Contudo, a persistente dificuldade de aprendizagem dos alunos da Escola Básica e o desinteresse dos mesmos para com essa disciplina têm indicado a falência tanto desse modo de entender tal campo do conhecimento, quanto desse modelo de ensino. Portanto, faz-se necessária a reflexão filosófica sobre tais questões, na formação do professor de matemática. Speranza e Grugnetti (1996) afirmam que nossas opções filosóficas devem guiar nossas escolhas educacionais e estarem abertas à análise. Assim, nesse número temático, o artigo Enseñanza de la Matemática para la justicia social en la formación de profesores en Uruguay, de Verónica Molfino, Cristina Ochoviet aborda a importância da filosofia para a construção do conhecimento especializado do professor de matemática e de sua atuação política cidadã.
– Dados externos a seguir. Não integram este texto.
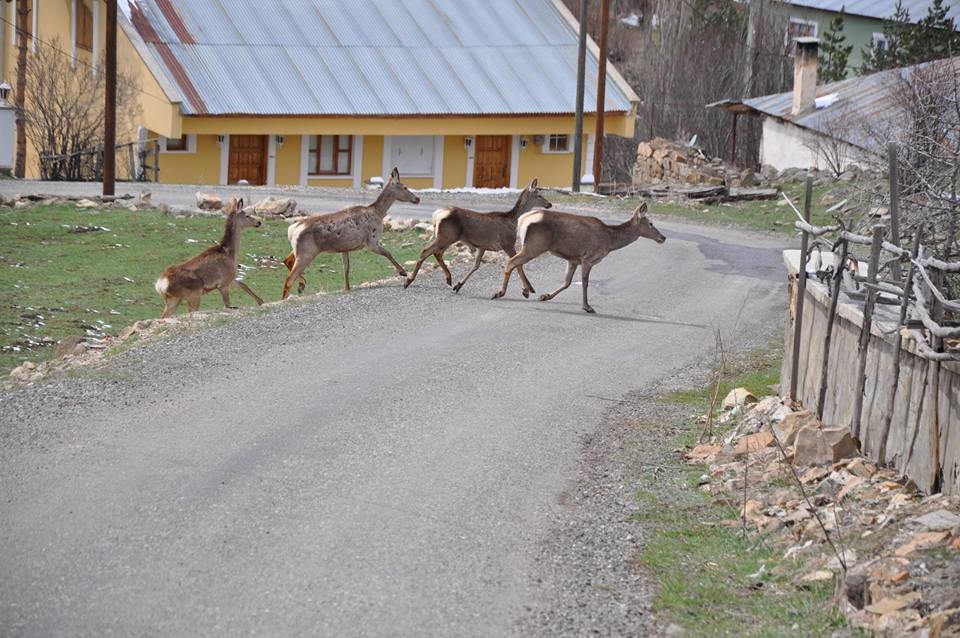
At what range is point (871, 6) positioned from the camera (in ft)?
203

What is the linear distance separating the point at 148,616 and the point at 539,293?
1290 cm

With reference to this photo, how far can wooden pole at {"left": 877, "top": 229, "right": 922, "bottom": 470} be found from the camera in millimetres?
9828

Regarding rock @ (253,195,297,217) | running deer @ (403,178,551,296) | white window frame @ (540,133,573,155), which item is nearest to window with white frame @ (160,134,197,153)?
white window frame @ (540,133,573,155)

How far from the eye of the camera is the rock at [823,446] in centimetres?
1073

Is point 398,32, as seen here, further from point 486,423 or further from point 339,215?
point 486,423

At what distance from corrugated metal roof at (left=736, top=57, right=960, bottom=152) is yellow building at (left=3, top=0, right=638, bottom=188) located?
27.3 feet

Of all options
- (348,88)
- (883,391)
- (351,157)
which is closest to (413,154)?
(351,157)

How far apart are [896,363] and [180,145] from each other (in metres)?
38.4

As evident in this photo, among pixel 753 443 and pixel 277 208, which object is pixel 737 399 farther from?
pixel 277 208

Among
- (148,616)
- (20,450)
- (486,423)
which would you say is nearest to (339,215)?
(486,423)

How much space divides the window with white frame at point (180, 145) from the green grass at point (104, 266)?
16.0 metres

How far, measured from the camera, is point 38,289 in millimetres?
21719

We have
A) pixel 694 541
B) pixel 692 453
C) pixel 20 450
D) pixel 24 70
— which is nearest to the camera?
pixel 694 541

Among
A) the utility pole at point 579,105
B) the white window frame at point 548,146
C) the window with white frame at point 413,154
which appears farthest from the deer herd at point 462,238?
the white window frame at point 548,146
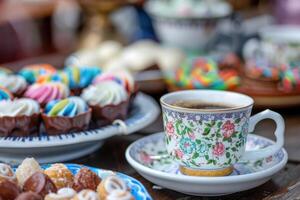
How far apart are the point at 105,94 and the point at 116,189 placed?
351 millimetres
Ademais, acreditamos que a formação docente deve ser trabalhada de forma colaborativa. Nesse viés, o artigo intitulado Trabalho Colaborativo no uso de Software de Geometria Dinâmica apresenta um exame das interações entre professores em que houve a promoção de uma cultura profissional colaborativa e, nesse cenário, inerentes a dúvidas e incertezas, houve o objetivo de ocasionar um aprendizado eficaz de geometria mediante a interação com as tecnologias.

Finalmente, esse número temático conta com a resenha de uma obra Ver e ensinar a Matemática de outra forma- introduzir a Álgebra no ensino: qual é o objetivo e como fazer isso?, do filósofo e psicólogo Raymond Duval, emérito da Université du Littoral Côte d’Opale/França que traz ricas contribuições para a comunidade acadêmica da área de Educação Matemática, bem como aos professores atuantes no Ensino Fundamental e Ensino Médio.

Portanto, alinhamo-nos ao interesse da revista Educação: Teoria e Prática que consta de uma publicação que tem como missão constituir-se em um instrumento para o diálogo crítico e discussão entre professores, pesquisadores, especialistas em educação e alunos e que ao longo de sua existência foi fortalecendo seu propósito acadêmico no que concerne à produção de conhecimentos de cunho interdisciplinar.